The project aims to draw up an inventory of the perception of these issues by the actors concerned, in order to outline concrete ways of redefining the law and the implementation of adaptive management.

  • Partner : French office for biodiversity (OFB)
  • Tutors : Inès Bouchema and Alice Messin-Roizard

Pogust Goodhead is an international law firm based in London specialising in collective actions. An entire department of the firm is devoted to international environmental damage. In this context, the firm seeks to better understand collective action regimes in the European Union, in particular in France, Italy, Portugal, Spain and Germany, and in the light of Directive 2020/1828 on representative actions. The firm is also interested in three common law countries : Australia, Canada and New Zealand. This interest is part of the firm's desire to expand its practice in order to potentially relocate environmental law cases to the aforementioned jurisdictions.

Students are initially tasked with helping Pogust Goodhead better understand the system of collective actions in these countries, through in-depth research. The objective is to assess the effective.ness of the regimes so that the firm can initiate proceedings in environmental law. The comparative analysis thus carried out is presented in the form of a memorandum.

In light of the research carried out, students will then be able to study potential cases in environmental law. This will include conducting factual and legal research, following the news and articulating a strategy for early assessment of potential cases.

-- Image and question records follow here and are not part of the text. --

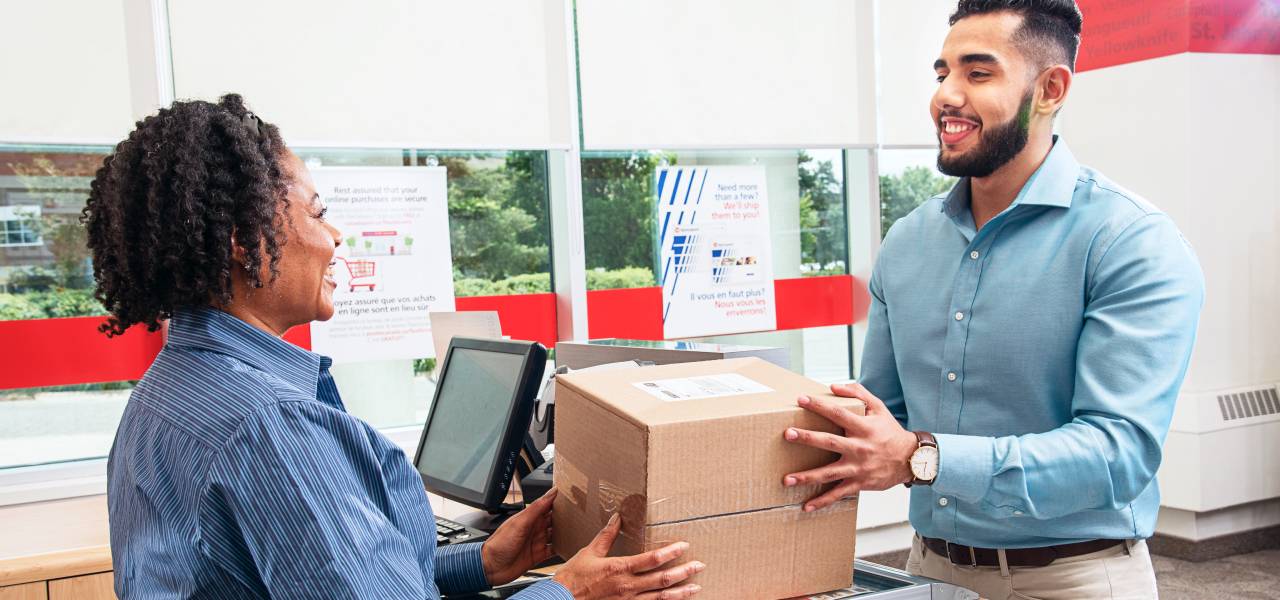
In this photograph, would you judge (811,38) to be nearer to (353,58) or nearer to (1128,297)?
(353,58)

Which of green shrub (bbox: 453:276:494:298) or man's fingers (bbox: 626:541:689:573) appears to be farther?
green shrub (bbox: 453:276:494:298)

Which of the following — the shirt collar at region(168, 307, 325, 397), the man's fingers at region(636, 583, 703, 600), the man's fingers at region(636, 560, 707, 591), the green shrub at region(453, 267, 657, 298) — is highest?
the shirt collar at region(168, 307, 325, 397)

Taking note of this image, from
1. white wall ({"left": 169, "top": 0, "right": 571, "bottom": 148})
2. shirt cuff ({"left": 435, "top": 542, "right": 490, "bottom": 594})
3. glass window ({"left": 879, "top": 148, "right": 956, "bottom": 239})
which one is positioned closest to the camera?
shirt cuff ({"left": 435, "top": 542, "right": 490, "bottom": 594})

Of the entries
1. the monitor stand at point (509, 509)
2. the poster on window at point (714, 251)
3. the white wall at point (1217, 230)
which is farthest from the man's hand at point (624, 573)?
the white wall at point (1217, 230)

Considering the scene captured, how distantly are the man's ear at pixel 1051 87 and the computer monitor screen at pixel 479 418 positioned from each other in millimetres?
1020

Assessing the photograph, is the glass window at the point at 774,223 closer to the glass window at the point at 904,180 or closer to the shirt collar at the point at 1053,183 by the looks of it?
the glass window at the point at 904,180

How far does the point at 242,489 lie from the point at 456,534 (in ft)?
3.41

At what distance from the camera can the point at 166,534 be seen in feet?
3.42

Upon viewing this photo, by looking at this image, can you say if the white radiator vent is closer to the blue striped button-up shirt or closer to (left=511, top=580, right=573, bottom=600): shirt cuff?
(left=511, top=580, right=573, bottom=600): shirt cuff

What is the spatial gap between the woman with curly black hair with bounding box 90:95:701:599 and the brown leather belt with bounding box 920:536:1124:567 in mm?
650

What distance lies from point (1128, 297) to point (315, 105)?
2998 millimetres

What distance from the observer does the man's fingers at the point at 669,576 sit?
116cm

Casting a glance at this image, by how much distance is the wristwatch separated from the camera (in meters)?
1.35

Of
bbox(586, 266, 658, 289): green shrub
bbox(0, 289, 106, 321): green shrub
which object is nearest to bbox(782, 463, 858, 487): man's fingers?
bbox(0, 289, 106, 321): green shrub
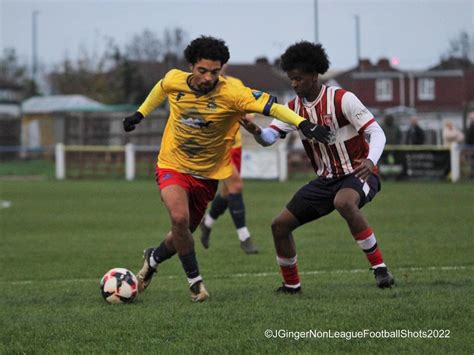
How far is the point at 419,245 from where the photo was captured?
12.1m

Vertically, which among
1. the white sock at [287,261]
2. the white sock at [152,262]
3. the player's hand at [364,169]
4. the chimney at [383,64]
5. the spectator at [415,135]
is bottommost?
the white sock at [152,262]

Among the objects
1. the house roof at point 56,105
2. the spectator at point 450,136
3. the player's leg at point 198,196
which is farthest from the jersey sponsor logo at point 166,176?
the house roof at point 56,105

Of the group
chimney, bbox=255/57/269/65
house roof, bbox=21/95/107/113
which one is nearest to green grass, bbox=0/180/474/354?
house roof, bbox=21/95/107/113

Students' findings could lead to a case that Pogust Goodhead could pursue in the future. Finally, students may be invited to carry out ad hoc work on cases currently handled by the firm in the field of environmental law.

The various missions carried out will allow students to acquire knowledge of the collective action regime of the European Union and of common law countries, as well as to discover how an international law firm investigates and conducts cases of international and environmental law, business law and human rights.